Terminando agora com Seltor.
A personagem é das mais intrigantes da história, ainda não percebi bem qual é o
seu objectivo (ainda bem), suspeito que talvez ele não seja o típico "dark
lord"... talvez até pelo contrário, estará ele a tentar salvar o mundo, e
as personagens (sem se aperceberem) a tentar impedi-lo de alcançar esse
objectivo? Todos aqueles deuses pareceram-me muito estranhos... este é um dos
mistérios que me dá vontade de ir já começar o próximo livro. Contudo não se
livra de uma criticazinha! Novamente, o problema da revelação do que acontece
com certas personagens. Para mim, Seltor devia ser a personagem mais misteriosa
de todas, apenas aparecendo quando interage com alguma outra personagem e não
como foco de um capítulo. Acho que teria sido muito mais impactante se, ao
longo do enredo, fossem sido deixadas pistas de que algo se passava com os deuses...
estes não estavam a responder aos seus fieis e assim. Isto acontece, mas não é
mistério nenhum, pois temos capítulos centrados em Seltor, onde este anda a
matar os deuses... mais uma vez inviabilizando o potencial mistério.

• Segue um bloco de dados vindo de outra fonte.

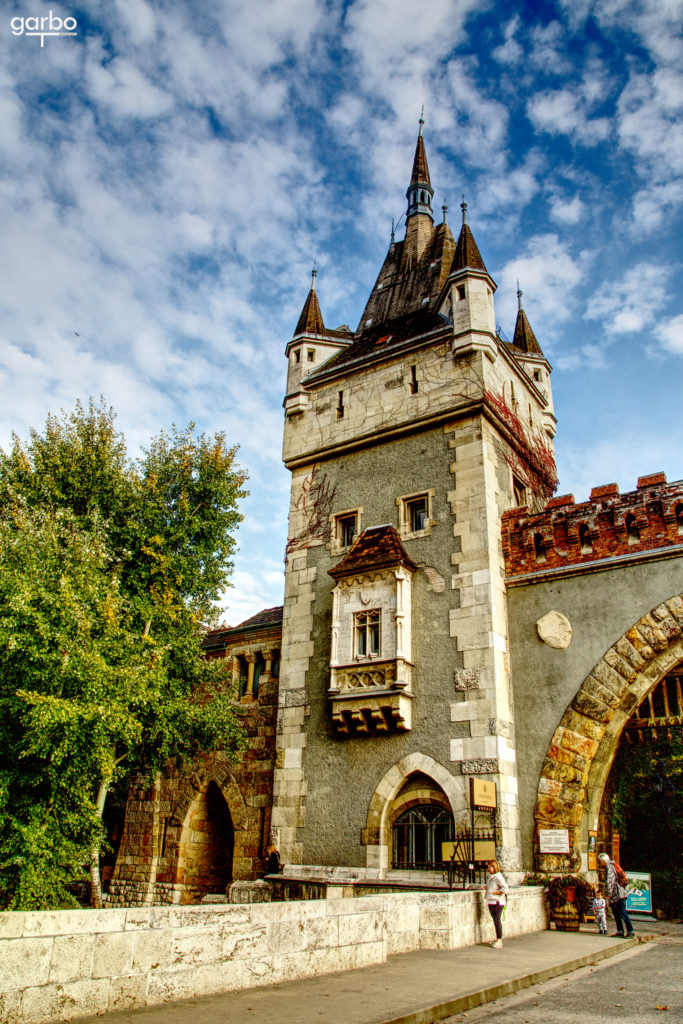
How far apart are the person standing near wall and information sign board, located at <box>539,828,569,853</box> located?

E já se faz tarde, vou ficar
por aqui. Desta vez vou dar o benefício da dúvida ao livro, acho que tudo tem
vindo a melhorar desde o primeiro volume. Vou dar um 4/5 a este... mas é um 4
pequenino. Isto ainda pode crescer.
Agora, começo já o próximo
ou leio outra coisa entretanto? Ainda não sei. Eu tenho a sensação de que
prefiro ler estes livros de enfiada, pelo menos uns 2-4 capítulos (dependendo
do tamanho destes) mínimo por dia. Devido à minha situação actual, apenas devo
conseguir ler uns poucos capítulos ao fim de semana... podendo levar meses a
acabar o livro. E depois, mesmo fazendo apontamentos (como fiz para este),
vou-me esquecer de pormenores... entre o alvoroço das aulas e avaliações dos
alunos não sei se me consigo concentrar na história. Talvez apenas volte a
pegar nisto no Verão, mas também não queria ficar sem ler nada durante meses...

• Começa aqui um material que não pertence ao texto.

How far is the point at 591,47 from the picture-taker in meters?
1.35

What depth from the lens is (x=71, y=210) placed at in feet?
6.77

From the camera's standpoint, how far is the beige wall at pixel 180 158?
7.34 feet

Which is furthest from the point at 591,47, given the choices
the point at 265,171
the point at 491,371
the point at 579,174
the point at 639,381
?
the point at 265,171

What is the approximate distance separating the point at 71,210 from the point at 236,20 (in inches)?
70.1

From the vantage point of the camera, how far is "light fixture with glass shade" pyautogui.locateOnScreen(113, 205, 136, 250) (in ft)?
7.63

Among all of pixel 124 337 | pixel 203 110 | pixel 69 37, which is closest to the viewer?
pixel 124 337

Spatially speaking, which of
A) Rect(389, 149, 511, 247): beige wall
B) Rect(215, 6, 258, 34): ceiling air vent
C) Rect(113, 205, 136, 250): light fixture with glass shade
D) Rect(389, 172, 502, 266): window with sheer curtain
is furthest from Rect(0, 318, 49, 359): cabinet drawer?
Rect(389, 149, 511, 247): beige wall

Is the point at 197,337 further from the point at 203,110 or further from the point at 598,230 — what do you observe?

enfim depois penso como fazer, nem sei porque estou aqui a escrever isto, já se
faz tarde.
Ainda vou ouvir uma das
conversas do autor (Filipe Faria), com a autora Madalena Santos. Filipe Faria
teve uma excelente ideia em começar um canal de YouTube, onde tem conversas com
outros autores portugueses. Acho fascinante e uma enorme fonte de inspiração
para alguém como eu, com esperanças de um dia conseguir publicar alguma coisa...
mas primeiro tenho de ler, ler e ler... e depois escrever e escrever e mais
escrever... tudo a seu tempo.
Uma vénia à arte da capa
original do livro... uma pena eu não ter essa versão.

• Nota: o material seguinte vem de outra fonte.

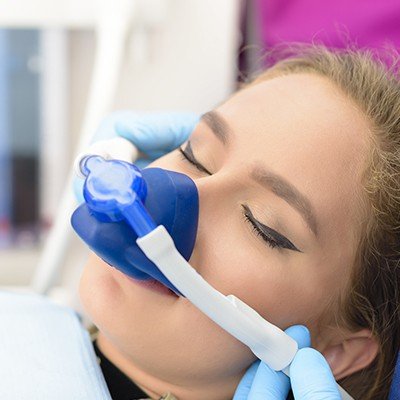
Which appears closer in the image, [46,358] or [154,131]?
[46,358]

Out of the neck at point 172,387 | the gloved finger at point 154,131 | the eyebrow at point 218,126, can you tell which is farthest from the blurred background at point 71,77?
the neck at point 172,387

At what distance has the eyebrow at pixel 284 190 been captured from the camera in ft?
3.30

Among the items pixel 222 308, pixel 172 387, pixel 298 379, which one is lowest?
pixel 172 387

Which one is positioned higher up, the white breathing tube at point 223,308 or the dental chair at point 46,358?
the white breathing tube at point 223,308

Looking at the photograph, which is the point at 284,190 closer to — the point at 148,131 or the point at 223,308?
the point at 223,308

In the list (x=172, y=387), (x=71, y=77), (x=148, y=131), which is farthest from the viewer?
(x=71, y=77)

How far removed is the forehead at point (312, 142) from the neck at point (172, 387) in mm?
280

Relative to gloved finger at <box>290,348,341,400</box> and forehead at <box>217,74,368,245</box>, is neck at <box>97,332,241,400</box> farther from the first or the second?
forehead at <box>217,74,368,245</box>

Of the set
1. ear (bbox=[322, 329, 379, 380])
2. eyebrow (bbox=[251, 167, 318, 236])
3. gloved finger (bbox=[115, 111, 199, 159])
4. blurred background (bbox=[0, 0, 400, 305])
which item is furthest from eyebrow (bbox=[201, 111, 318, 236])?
blurred background (bbox=[0, 0, 400, 305])

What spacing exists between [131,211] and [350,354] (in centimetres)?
48

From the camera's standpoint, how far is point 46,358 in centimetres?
109

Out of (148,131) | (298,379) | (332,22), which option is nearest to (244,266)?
(298,379)

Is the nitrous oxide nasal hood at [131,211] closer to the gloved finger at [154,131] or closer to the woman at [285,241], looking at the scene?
the woman at [285,241]

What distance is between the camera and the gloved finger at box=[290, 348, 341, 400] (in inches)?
37.6
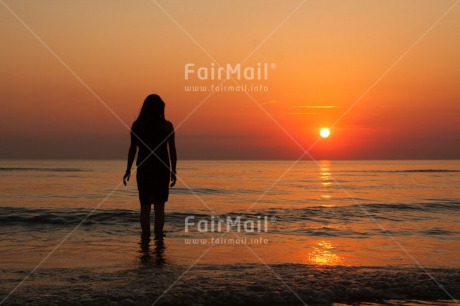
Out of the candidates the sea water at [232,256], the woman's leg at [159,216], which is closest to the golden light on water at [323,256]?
the sea water at [232,256]

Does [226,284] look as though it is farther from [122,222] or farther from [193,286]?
[122,222]

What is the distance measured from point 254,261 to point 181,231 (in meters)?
3.69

Ah! Já agora, por nenhuma razão em especial, durante
estas férias de natal arrumei a minha estante de livros! Não tenho muitos e,
infelizmente, não os consigo organizar bem, pois a estante (feita á mão pela
minha mãe à uns anos - ela tem jeito para estas coisas) não tem todas a prateleiras
uniformes, portanto alguns livros que deviam estar juntos não cabem por uma
questão de milímetros. Mas enfim, para a estante de livros "só meus"
(na divisão ao lado não faltam livros, mas estes são os adquiridos por mim,
para mim) já não está mau para um principiante.